In 2005 in the United Kingdom, 24 children aged under 10 years were killed while travelling in cars and a further 226 were admitted to hospital. When used properly, child passenger restraints reduce injury by 90-95% for rear facing systems and 60% for forward facing systems compared with not using a restraint.

On 18 September 2006 the law on carrying babies and children in cars, vans, and goods vehicles in the UK changed . The law states that children under 3 years cannot legally travel in cars unless they are in an appropriate baby or child seat. The one exception is when a baby or young child is carried in a taxi and no child restraint is available; in these circumstances the child may travel unrestrained on the back seat.

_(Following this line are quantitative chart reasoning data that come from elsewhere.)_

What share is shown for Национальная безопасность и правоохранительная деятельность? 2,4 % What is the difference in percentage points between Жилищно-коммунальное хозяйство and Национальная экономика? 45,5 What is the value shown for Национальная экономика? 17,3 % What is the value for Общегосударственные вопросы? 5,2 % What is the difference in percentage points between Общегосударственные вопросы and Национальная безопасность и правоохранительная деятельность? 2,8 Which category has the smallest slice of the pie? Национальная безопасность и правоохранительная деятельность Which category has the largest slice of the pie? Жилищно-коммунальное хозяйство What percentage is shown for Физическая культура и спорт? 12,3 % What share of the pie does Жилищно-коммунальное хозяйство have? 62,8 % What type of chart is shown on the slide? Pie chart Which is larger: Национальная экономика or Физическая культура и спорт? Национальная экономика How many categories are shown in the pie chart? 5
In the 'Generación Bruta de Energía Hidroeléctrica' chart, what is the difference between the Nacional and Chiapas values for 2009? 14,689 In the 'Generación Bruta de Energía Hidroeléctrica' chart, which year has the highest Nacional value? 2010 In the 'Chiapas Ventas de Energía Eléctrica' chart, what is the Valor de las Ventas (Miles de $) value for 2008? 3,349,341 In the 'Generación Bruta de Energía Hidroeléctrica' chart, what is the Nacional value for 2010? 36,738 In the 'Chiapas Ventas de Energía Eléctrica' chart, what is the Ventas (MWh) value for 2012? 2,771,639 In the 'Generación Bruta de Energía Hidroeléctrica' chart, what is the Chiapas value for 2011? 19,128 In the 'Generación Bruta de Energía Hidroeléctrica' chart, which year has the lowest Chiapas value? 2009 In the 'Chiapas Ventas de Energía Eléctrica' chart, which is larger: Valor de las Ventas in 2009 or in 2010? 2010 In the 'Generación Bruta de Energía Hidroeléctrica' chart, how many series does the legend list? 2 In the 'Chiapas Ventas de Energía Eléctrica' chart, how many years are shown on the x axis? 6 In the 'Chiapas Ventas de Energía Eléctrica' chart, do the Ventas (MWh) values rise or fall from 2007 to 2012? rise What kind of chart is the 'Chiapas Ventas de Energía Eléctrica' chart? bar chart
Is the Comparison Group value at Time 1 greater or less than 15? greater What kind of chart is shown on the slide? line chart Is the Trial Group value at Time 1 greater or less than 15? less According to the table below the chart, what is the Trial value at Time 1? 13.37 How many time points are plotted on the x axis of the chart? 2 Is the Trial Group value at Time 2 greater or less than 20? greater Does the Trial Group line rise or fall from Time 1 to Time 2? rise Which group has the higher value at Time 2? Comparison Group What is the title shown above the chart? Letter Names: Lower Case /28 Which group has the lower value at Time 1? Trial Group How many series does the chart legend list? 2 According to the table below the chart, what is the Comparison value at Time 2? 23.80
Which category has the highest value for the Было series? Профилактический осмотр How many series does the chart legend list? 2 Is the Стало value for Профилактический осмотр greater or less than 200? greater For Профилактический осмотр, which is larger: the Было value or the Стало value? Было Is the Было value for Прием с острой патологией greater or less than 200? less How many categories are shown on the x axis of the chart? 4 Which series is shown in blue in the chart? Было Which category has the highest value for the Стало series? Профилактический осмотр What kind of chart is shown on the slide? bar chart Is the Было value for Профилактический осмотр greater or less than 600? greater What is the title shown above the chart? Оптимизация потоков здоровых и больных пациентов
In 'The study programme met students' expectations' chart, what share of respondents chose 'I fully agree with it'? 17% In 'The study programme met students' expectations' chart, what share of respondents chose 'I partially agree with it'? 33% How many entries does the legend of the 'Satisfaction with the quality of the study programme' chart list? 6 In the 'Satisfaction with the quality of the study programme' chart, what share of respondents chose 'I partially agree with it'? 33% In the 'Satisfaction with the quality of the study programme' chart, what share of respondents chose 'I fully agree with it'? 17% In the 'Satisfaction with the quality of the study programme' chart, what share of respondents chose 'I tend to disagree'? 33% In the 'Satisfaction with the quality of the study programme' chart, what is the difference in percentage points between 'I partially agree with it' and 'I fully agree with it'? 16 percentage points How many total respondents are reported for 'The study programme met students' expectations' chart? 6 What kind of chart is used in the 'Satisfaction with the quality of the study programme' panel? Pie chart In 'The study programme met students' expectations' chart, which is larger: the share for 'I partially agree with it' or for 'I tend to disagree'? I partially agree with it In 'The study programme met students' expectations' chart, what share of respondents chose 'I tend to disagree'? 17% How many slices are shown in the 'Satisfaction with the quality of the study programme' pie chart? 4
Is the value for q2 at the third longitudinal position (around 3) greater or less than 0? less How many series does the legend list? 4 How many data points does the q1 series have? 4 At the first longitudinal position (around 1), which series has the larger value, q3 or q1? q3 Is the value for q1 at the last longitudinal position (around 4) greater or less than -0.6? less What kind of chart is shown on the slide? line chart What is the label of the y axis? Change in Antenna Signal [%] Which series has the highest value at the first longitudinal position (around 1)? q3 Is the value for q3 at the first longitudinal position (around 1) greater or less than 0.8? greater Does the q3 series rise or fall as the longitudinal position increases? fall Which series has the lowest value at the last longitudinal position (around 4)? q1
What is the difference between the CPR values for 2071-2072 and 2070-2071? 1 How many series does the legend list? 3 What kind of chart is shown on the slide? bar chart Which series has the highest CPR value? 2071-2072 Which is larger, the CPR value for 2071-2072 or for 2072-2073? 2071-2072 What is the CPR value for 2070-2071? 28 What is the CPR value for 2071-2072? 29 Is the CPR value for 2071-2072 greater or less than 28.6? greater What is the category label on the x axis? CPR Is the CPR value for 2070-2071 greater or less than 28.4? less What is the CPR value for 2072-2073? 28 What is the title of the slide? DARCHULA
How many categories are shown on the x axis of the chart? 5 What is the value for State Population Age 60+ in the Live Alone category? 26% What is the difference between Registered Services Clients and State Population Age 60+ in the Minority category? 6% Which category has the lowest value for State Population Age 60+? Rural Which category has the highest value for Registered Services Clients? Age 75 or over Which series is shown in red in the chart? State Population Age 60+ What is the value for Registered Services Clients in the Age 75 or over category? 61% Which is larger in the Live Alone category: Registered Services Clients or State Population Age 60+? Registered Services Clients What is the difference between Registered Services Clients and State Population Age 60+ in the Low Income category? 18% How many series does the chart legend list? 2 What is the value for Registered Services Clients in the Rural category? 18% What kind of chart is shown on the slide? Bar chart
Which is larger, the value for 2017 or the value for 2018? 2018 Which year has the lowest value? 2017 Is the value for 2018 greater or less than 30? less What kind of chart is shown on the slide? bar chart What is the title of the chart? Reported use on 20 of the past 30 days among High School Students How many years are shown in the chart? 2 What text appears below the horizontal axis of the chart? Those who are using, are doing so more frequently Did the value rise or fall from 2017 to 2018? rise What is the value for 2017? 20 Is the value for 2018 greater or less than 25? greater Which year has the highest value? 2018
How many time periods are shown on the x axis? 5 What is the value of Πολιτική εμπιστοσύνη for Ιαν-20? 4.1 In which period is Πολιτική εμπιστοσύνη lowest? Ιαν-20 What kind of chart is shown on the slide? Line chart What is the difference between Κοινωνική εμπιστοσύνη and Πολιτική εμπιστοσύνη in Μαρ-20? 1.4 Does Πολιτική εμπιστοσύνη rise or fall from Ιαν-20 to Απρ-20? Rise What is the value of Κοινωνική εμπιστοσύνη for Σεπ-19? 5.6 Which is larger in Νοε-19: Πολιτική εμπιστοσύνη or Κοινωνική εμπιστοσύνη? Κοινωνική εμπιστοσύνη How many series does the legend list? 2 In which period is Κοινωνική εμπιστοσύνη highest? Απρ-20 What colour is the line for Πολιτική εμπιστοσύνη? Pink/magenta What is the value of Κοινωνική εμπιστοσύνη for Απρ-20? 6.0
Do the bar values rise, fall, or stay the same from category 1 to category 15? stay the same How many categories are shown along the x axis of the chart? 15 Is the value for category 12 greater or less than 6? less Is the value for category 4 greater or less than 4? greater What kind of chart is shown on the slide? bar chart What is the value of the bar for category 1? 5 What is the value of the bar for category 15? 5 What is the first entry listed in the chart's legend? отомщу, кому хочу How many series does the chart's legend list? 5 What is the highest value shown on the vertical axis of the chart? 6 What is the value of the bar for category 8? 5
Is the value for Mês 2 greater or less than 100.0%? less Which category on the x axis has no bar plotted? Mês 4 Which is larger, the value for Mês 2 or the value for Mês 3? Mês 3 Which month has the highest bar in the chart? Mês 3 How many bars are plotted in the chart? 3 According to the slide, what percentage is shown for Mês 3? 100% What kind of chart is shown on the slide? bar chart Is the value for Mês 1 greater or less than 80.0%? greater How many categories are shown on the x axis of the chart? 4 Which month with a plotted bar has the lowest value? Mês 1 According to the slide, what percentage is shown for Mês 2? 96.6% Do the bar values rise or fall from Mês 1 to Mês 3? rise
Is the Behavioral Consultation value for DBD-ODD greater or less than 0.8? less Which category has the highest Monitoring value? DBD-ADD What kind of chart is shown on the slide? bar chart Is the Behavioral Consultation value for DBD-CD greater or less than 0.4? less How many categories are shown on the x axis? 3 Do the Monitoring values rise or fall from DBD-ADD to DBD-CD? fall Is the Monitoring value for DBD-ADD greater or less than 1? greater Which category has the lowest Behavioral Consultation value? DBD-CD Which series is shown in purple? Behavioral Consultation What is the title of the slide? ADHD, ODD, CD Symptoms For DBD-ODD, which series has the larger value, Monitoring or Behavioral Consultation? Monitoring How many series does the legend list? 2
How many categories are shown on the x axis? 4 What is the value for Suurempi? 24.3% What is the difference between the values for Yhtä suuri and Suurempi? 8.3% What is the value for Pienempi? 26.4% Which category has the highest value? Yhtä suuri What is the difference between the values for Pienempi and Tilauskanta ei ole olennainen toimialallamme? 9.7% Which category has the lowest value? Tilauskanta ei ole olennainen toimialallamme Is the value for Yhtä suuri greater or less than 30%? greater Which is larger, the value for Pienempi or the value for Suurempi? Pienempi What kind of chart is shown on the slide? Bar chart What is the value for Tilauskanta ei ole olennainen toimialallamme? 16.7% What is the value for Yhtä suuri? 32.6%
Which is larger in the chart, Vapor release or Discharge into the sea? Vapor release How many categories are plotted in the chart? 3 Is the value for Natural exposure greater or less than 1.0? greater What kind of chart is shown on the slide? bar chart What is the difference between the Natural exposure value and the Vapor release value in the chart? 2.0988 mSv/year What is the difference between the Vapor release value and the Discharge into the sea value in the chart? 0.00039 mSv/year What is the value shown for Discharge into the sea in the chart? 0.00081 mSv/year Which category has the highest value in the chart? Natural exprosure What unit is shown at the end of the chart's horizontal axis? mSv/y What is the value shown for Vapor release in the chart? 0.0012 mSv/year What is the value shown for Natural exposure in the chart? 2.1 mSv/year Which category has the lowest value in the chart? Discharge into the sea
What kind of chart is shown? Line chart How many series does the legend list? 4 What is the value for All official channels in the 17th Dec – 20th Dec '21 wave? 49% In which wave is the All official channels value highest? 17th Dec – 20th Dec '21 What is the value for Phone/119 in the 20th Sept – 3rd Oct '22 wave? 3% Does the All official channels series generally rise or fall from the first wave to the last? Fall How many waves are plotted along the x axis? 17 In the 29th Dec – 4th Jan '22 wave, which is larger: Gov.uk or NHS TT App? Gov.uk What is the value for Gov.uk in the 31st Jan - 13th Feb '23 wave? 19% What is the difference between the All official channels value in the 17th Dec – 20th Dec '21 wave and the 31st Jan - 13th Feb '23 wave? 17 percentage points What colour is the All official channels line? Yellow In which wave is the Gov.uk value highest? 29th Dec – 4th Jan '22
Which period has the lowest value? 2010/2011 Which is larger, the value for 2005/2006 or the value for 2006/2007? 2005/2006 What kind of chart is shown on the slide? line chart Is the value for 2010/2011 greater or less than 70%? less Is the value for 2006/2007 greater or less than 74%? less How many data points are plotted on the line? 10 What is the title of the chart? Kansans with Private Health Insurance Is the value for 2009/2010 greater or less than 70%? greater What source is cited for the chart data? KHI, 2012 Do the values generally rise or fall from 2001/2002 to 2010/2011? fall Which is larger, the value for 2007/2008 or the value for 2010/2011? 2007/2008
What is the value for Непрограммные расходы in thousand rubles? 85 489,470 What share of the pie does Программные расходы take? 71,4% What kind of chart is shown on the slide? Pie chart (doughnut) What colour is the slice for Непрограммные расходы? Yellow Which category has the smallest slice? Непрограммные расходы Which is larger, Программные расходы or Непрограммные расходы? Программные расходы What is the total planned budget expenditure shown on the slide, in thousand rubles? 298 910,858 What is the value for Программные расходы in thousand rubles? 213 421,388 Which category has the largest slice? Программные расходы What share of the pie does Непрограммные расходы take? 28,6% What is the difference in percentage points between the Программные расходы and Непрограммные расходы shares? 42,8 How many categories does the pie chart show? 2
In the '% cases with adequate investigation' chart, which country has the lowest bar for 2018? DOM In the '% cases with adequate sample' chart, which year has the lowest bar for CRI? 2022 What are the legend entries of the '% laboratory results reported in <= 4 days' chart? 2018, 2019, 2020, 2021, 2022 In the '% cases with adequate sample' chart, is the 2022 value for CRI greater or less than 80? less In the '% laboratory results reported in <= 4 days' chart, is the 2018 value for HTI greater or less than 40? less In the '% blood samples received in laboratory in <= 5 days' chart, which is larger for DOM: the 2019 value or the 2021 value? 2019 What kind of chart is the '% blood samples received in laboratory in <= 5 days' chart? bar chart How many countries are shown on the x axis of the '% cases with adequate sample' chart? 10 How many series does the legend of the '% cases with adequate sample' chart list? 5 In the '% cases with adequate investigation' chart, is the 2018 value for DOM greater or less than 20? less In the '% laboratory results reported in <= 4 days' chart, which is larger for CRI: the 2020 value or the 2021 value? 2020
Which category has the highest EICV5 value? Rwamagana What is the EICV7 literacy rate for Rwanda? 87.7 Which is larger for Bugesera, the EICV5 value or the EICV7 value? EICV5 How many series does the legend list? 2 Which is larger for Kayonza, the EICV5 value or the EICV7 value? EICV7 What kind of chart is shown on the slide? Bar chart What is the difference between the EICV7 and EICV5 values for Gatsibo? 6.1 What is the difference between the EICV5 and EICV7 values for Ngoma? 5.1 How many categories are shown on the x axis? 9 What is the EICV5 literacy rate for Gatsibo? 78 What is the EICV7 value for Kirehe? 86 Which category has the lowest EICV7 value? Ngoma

The law is more complicated for children over 3 years. When a child is 12 years old or reaches 1.35m an adult seat belt can be used without increasing the risk of injury. Children under 12 years who are less than 1.35m tall are now required to use appropriate child restraints. Such restraints are child seats with integral harnesses or so called booster seats, in which the adult seat belt passes around the front of the child; the function of the booster seat is to position the belt correctly on the child's body.

Failure to comply with the law can result in a £30 fixed penalty notice or a fine of up to £500 if the case goes to court. Despite changes in the past 10 years, child restraints are still not that easy to use. Although not an argument against using it the expensive Isofix, methoid  is an example of poorer families being disadvantaged compared with better off families by the cost of technological development.